Ovocyte humain au stade mature prêt à être fécondé après développement in vitro. / Pr David Albertini

Cela avait été fait pour la souris, mais pas pour l’espèce humaine. Une équipe de chercheurs d’Edimbourg, dirigée par Evelyn Telfer, est parvenue à développer in vitro des ovocytes humains jusqu’au stade mature, où ils sont fécondables par un spermatozoïde, à partir des follicules primordiaux que contient le tissu ovarien. Jusqu’ici, cela n’avait été réalisé qu’à partir de follicules plus tardifs ayant déjà accompli une partie de ce développement. Publié dans le numéro de février de la revue Molecular Human Reproduction, leur travail ouvre des perspectives pour mieux traiter certains problèmes de fertilité, notamment chez les femmes atteintes d’un cancer.

La mise en route d’un traitement contre un cancer solide ou une hémopathie maligne, que ce soit une chimiothérapie antitumorale, une radiothérapie ou une chirurgie du pelvis, risque d’entraîner des troubles potentiellement définitifs du fonctionnement des organes génitaux, ovaires ou testicules, avec à la clé un risque d’infertilité. Afin de préserver la fertilité et pour éviter la toxicité pour les ovaires, il est possible de prélever et de conserver soit des ovocytes ou des embryons, soit de conserver du tissu ovarien.

Eviter un recours à la greffe

Cette dernière option permet de restaurer une fonction ovarienne complète par une greffe ultérieure du tissu prélevé. Elle présente toutefois le risque, dans le cas d’un cancer ovarien, que soient réimplantées des cellules malignes présentes dans le greffon. « Il faut se représenter le désespoir de patientes dont le tissu ovarien a été congelé sans qu’on soit sûrs de pouvoir le réimplanter sans risque de métastases », souligne la professeure Nelly Achour-Frydman, responsable de la biologie de la reproduction au Centre d’étude et de conservation des œufs et du sperme humains de l’hôpital Antoine-Béclère (Clamart, AP-HP). D’où l’idée de chercher une technique de développement de follicules matures à partir de follicules primordiaux, ce qui dispenserait du recours à la greffe de tissu ovarien. Jusqu’ici, la réalisation d’un tel cycle complet in vitro n’a été menée à bien qu’à partir d’ovaires de souris qui ont permis la naissance de souriceaux.
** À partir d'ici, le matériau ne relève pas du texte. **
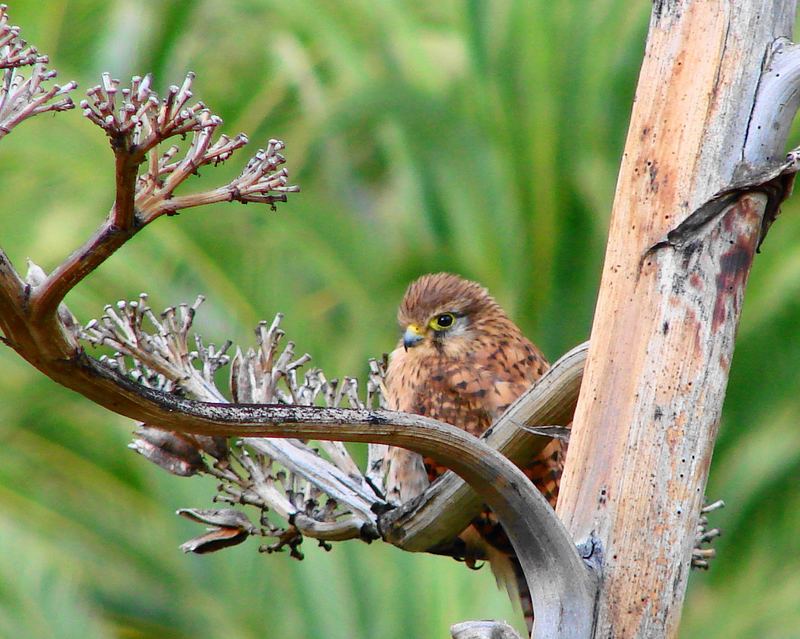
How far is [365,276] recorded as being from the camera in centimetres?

Mary McLaughlin (Institute of Cell Biology, université d’Edimbourg), première auteure, et ses collègues ont travaillé sur un nombre limité d’échantillons de tissu ovarien, donnés par dix femmes ayant accordé leur consentement à cet acte au cours d’une césarienne. « Il s’agit donc de tissu normal et même performant puisque prélevé chez des femmes enceintes », remarque le professeur Michael Grynberg, chef du service de médecine de la reproduction à l’hôpital Antoine-Béclère.

« Peu de recul sur la descendance »

Les différentes étapes, notamment celle de la division cellulaire qui fait passer l’ovocyte de deux jeux de chromosomes à un seul, ont été accomplies in vitro en trois semaines quand, physiologiquement, le processus se déroule en huit à onze mois chez la femme. Ayant perfectionné sa technique de culture, l’équipe écossaise, qui travaille de longue date sur ces sujets, a ainsi « obtenu des ovocytes qui ont réussi à grossir et à parvenir à un stade de maturation correcte, même si certains produits des divisions cellulaires sont d’une taille trop grande, au détriment de l’ovocyte. Celui-ci est normalement très gros, car il doit assurer seul les besoins de l’embryon pendant ses trois premiers jours », résume la professeure Achour-Frydman, qui estime qu’il s’agit là d’une « belle avancée en biologie ».

A ce stade, rien ne peut, cependant, être déduit sur la compétence pour la reproduction qu’auraient ces ovocytes obtenus in vitro : jusqu’à quel point les chercheurs sont-ils parvenus à mimer la nature ? « Chez l’animal, il y a peu de recul sur la descendance conçue à partir d’ovocytes produits in vitro et pas beaucoup de souriceaux normaux obtenus ainsi. Cela ne marche pas très bien, sans doute parce qu’in vitro, sur un délai court, on doit forcément shunter certaines étapes. Nous n’en sommes donc qu’au tout début », tempère le professeur Grynberg.